Nobody dislikes the comic strip Calvin & Hobbes. This is the premise of the documentary Looking for Mr. Watterson, and one I can personally attest to — I have never met a single person who didn't enjoy the wonderful art, the humor, the philosophy and/or the strip's creativity. I only know people who haven't read Calvin & Hobbes yet. This movie is made for that latter group — it's sincere, but just a little shallow.

The problem is that if you love Calvin & Hobbes enough to watch a documentary on it, then chances are you're also interested enough in the strip to already know most of what happened behind-the-scenes: creator Bill Watterson was and is a recluse, he famously refused to license the characters despite the strip's incredible popularity and the piles of money he stood to make, and he quit the strip in 1995 in large part in protest over the diminishing size of the comics page in newspapers. That's all Calvin & Hobbes 201 — the stuff you learn immediately after you start searching beyond the strip itself. There's very little here that you can't get from Watterson's Wikipedia page. And if you don't know these tales at this point, I have to imagine that you're also not going to spend 90-minutes watching a documentary on the comic strip, either.

Director Joel Allen Schroeder is in the very small part of the Venn diagram where he loves Calvin & Hobbes and yet apparently at no point ventured to learn a single additional thing about the strip or its creator until he started making this documentary, which consists of little beyond these very basic revelations.

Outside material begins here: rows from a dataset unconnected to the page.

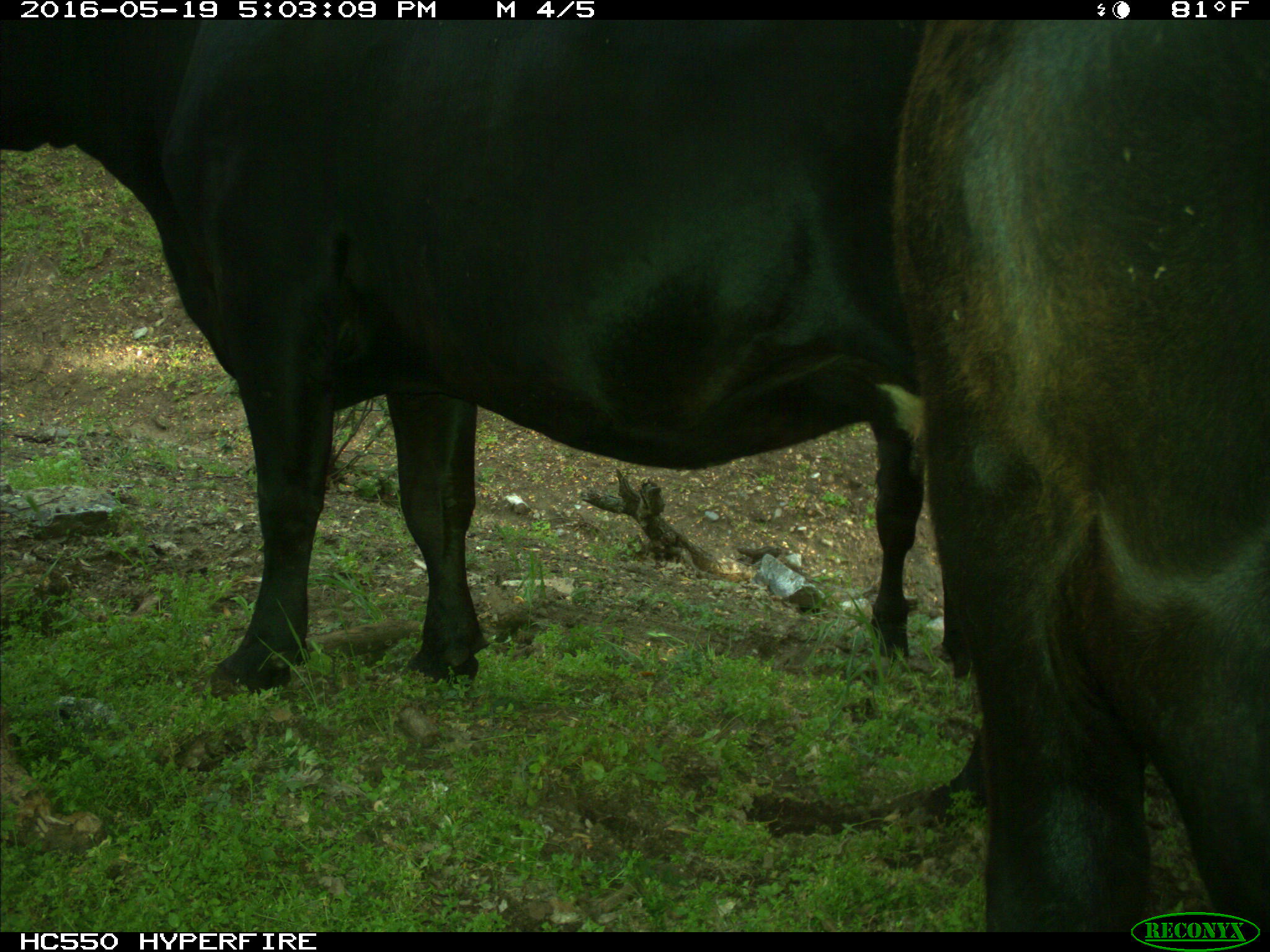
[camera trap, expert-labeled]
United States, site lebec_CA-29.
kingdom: Animalia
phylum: Chordata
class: Mammalia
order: Artiodactyla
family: Bovidae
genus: Bos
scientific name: Bos taurus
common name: domestic cow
Bos taurus (domestic cow).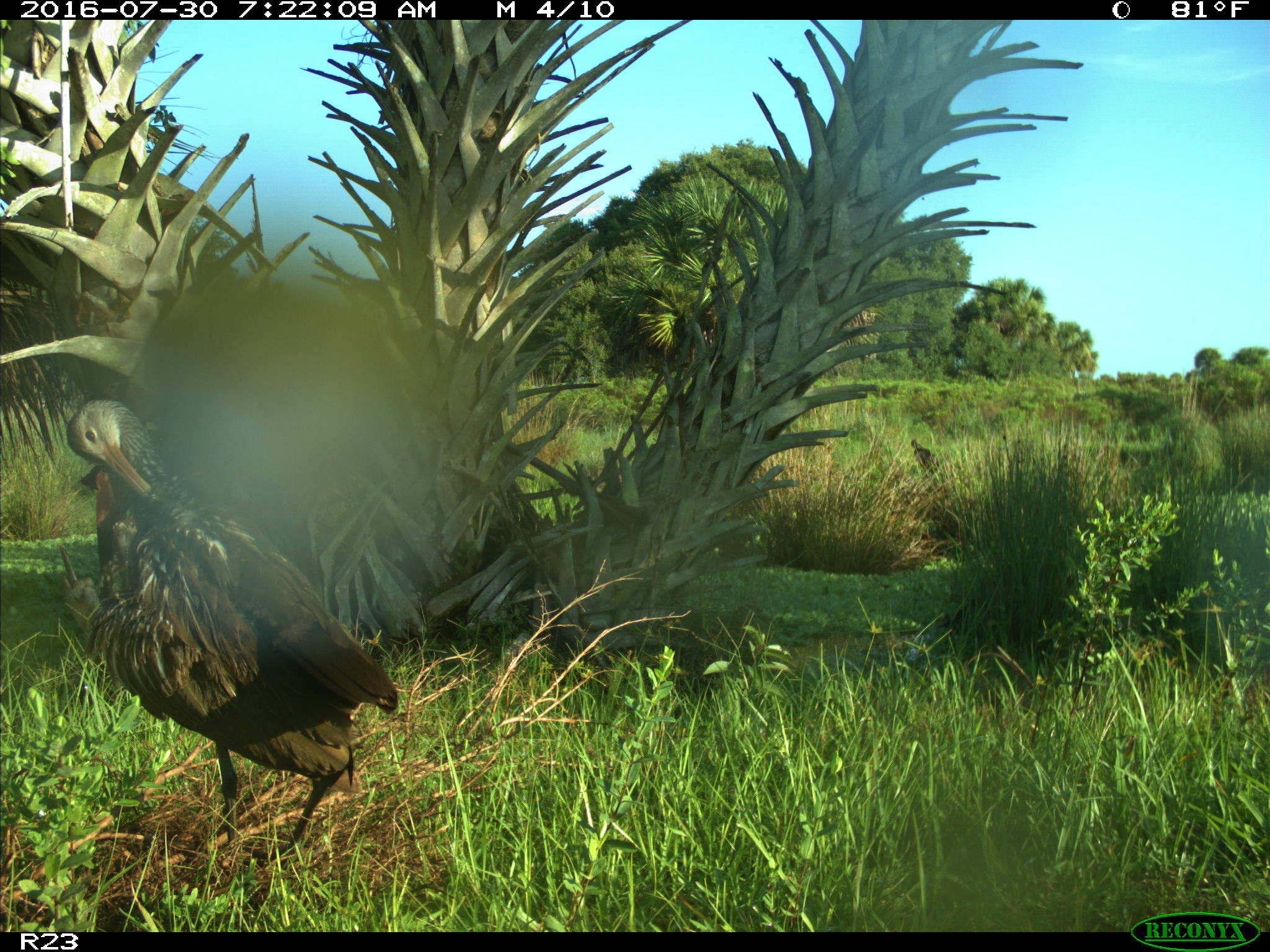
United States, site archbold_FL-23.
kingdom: Animalia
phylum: Chordata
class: Aves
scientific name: Aves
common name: birds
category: unidentified bird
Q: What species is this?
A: Unidentified bird (birds) (Aves).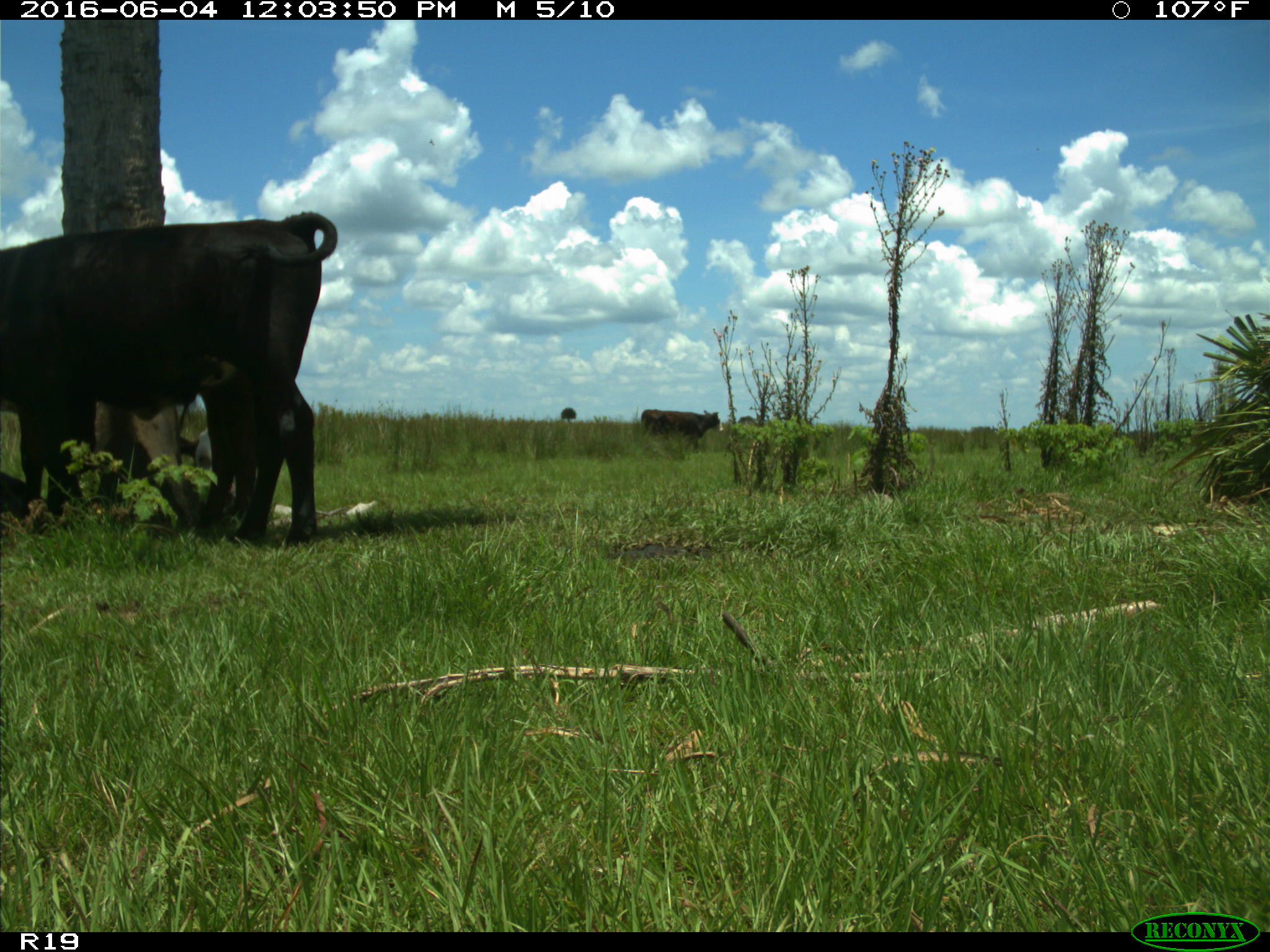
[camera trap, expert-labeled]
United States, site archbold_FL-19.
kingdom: Animalia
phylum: Chordata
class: Mammalia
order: Artiodactyla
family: Bovidae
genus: Bos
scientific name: Bos taurus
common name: domestic cow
Bos taurus (domestic cow).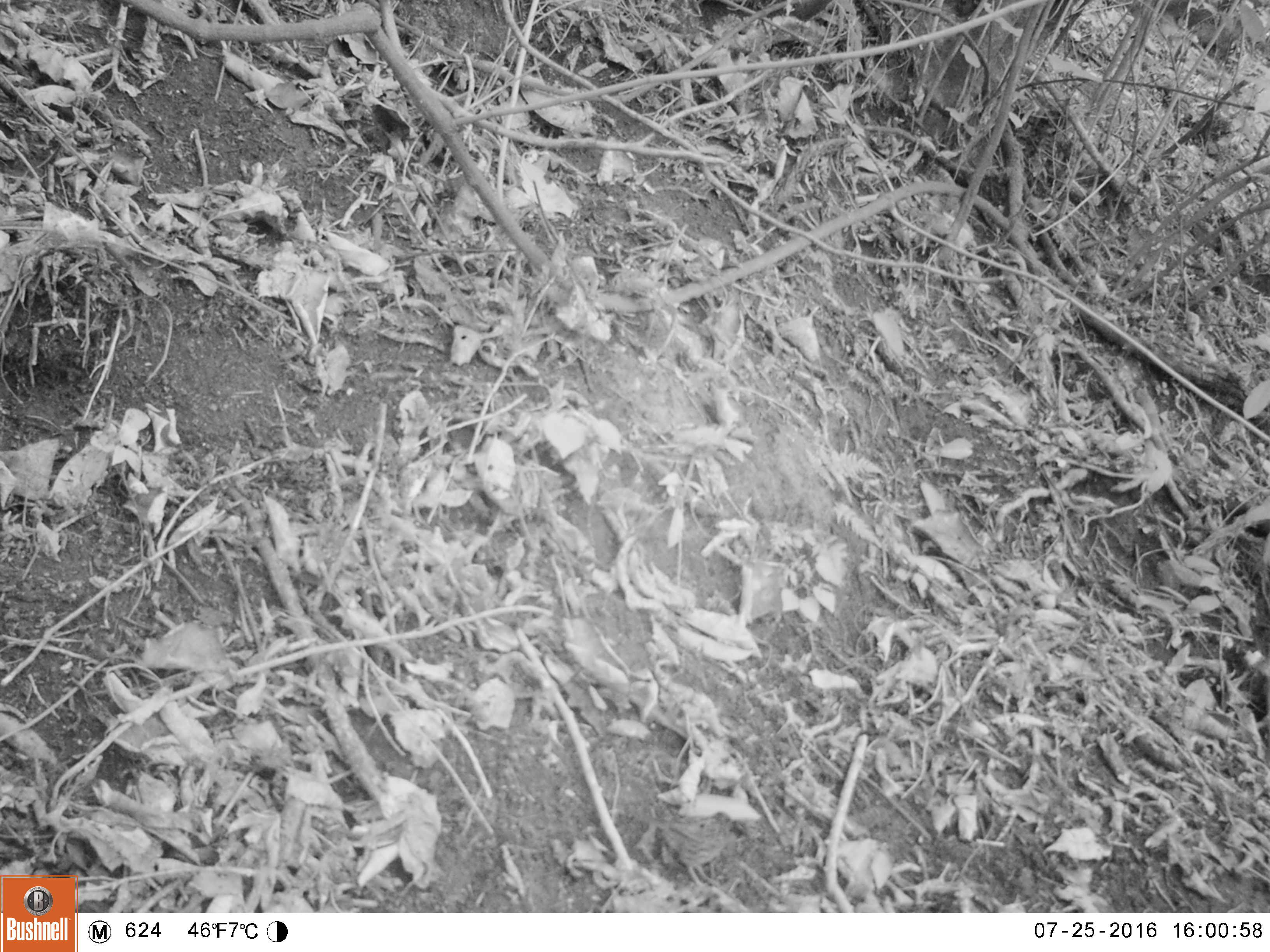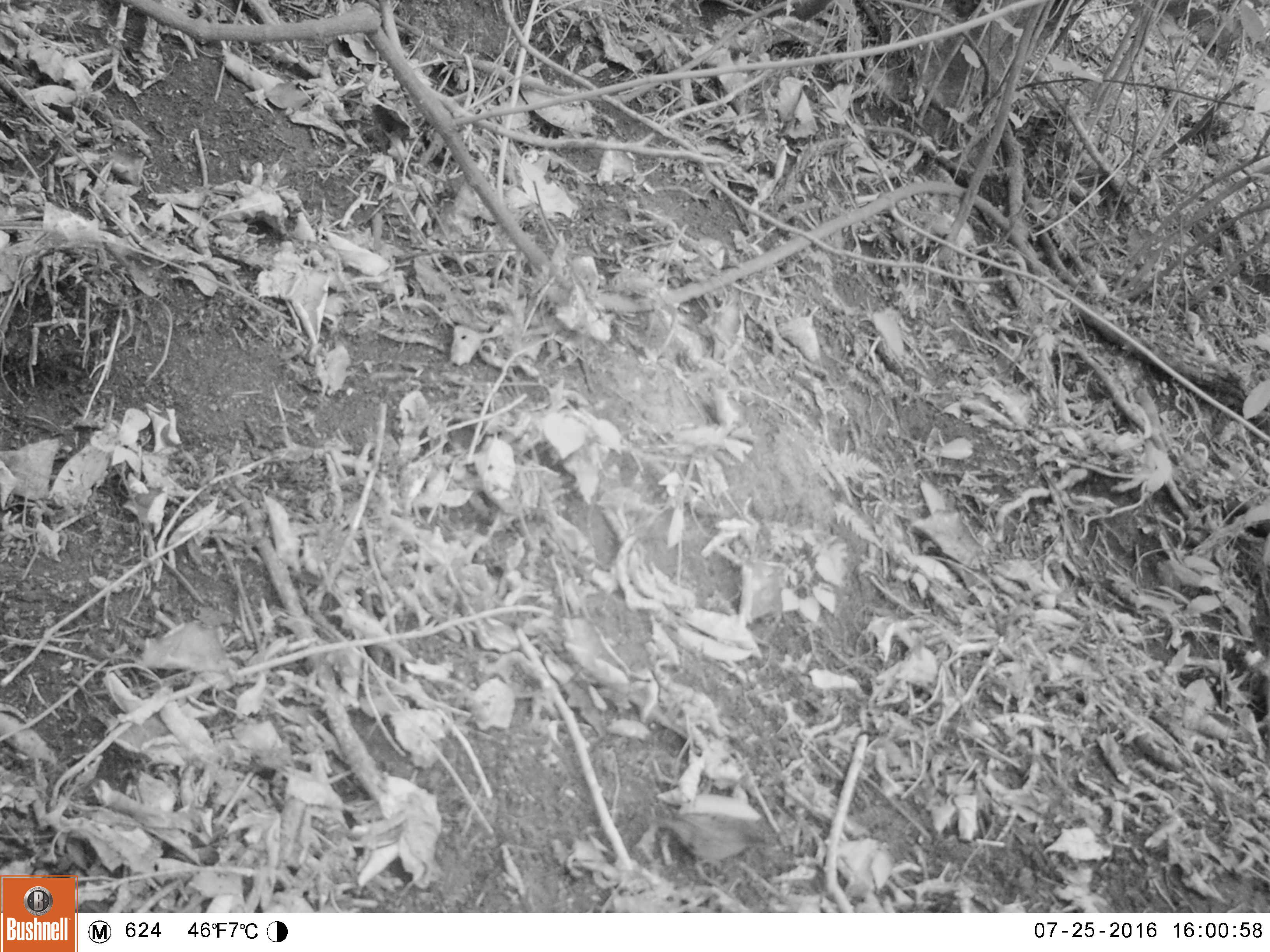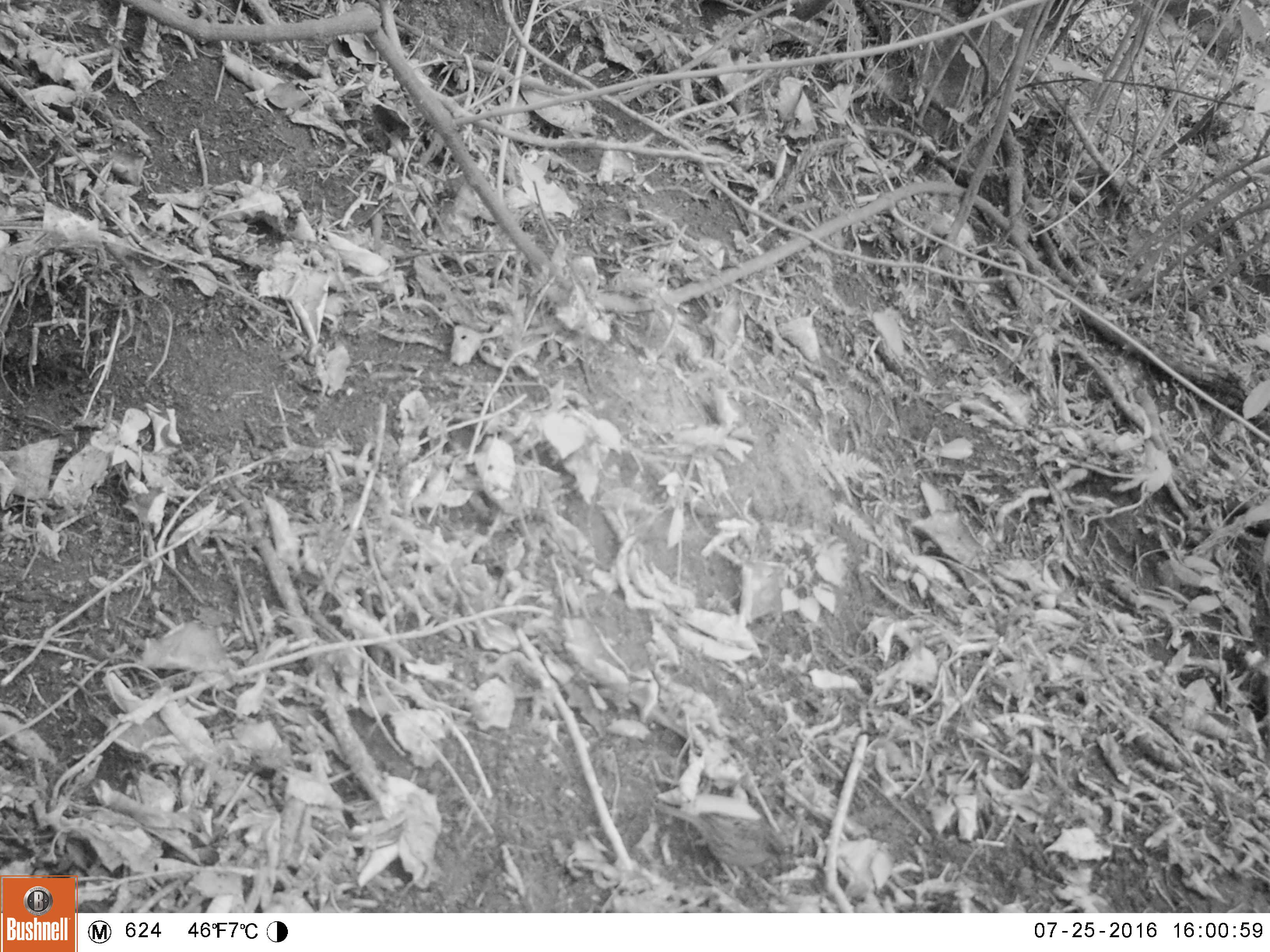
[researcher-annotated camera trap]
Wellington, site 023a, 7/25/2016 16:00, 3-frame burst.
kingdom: Animalia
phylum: Chordata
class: Aves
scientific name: Aves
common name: bird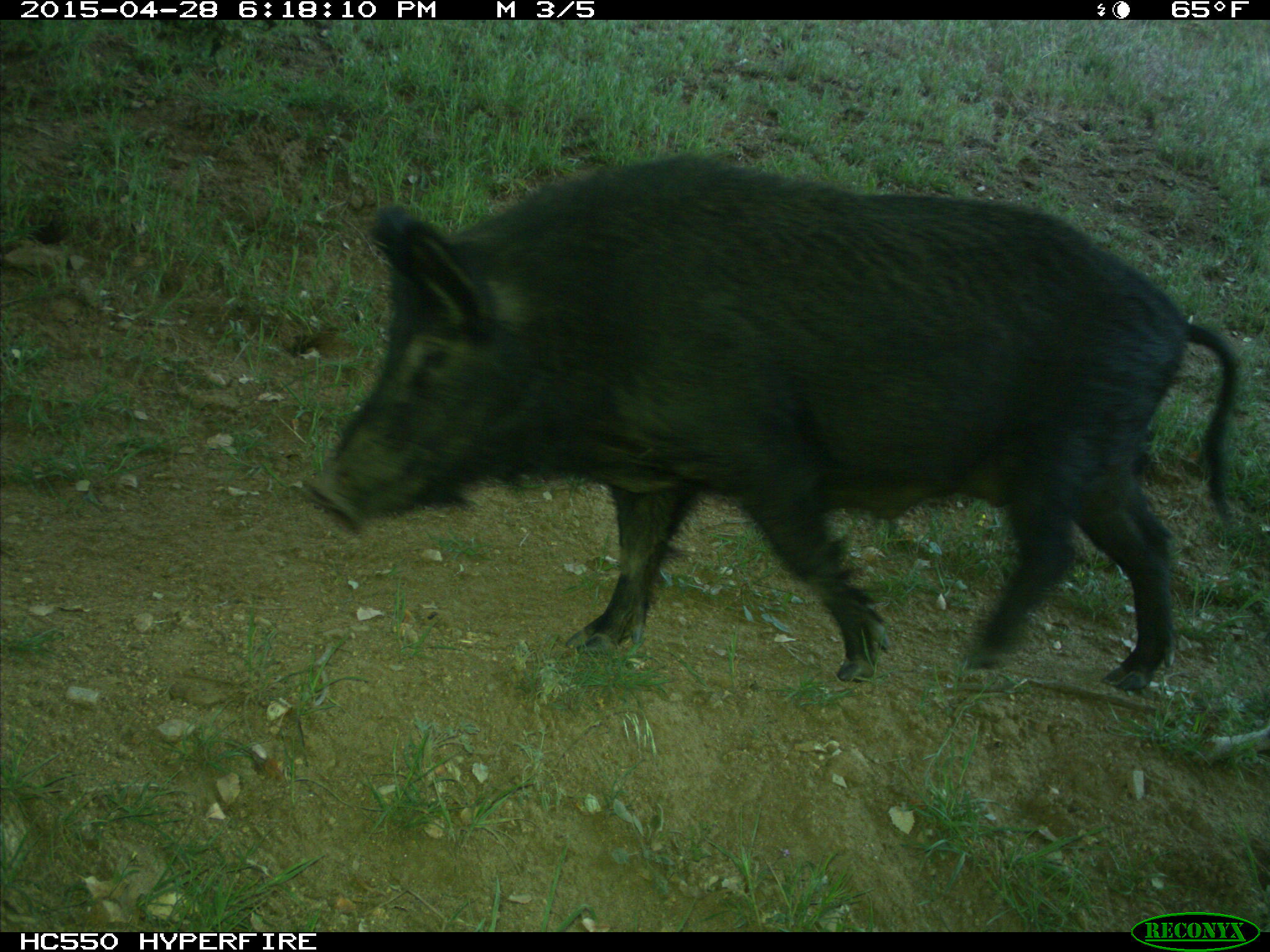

That's not to say Dear Mr. Watterson is wholly without substance; it's cool to hear from Watterson's contemporaries, both cartoonists and syndicate people alike, and it's also nice to hear from today's artists about how Calvin & Hobbes influenced them. Additionally, the film's design work — the way it "draws" the strips on-screen — is both tasteful and elegant, but that's hardly a substitute for substance.

The biggest problem is that Watterson himself is nowhere to be found. It's not surprising, of course; the man has turned down 99% of all interviews offered to him even during the height of Calvin & Hobbes' fame, and refused 100% of the photos people wanted to take of him — why would he change his mind now just because a fan got it in his head to make a documentary? But his absence is a gaping hole in the film, a silence that practically drowns out everyone else who has to speak for him, many times guessing what Watterson was thinking and doing.

As such, Schroeder scrambles to fill up the movie's 85-minute run time, and it's obvious. The film's first 32 minutes contain little but repetitive fan and professional praise for the strip, as well as a shockingly lengthy scene where Schroeder goes into the archives of the Chagrin Falls, Ohio library (where Watterson lived, and used frequently for his art) to read old Calvin & Hobbes strips on camera) so it's a long time before the documentary even gets around to the limited information it has to present. We know already Calvin & Hobbes is pretty great; that's the whole reason we've bothered to watch this thing in the first place.

In the end, Dear Mr. Watterson is well-meaning and certainly reverent, but a documentary that consists of little but people hypothesizing about what Bill Watterson was thinking and doing isn't much of a documentary. Dear Mr. Watterson may be a love letter to Calvin & Hobbes and its creator, but until Mr. Watterson decides to write back, it doesn't have much to talk about.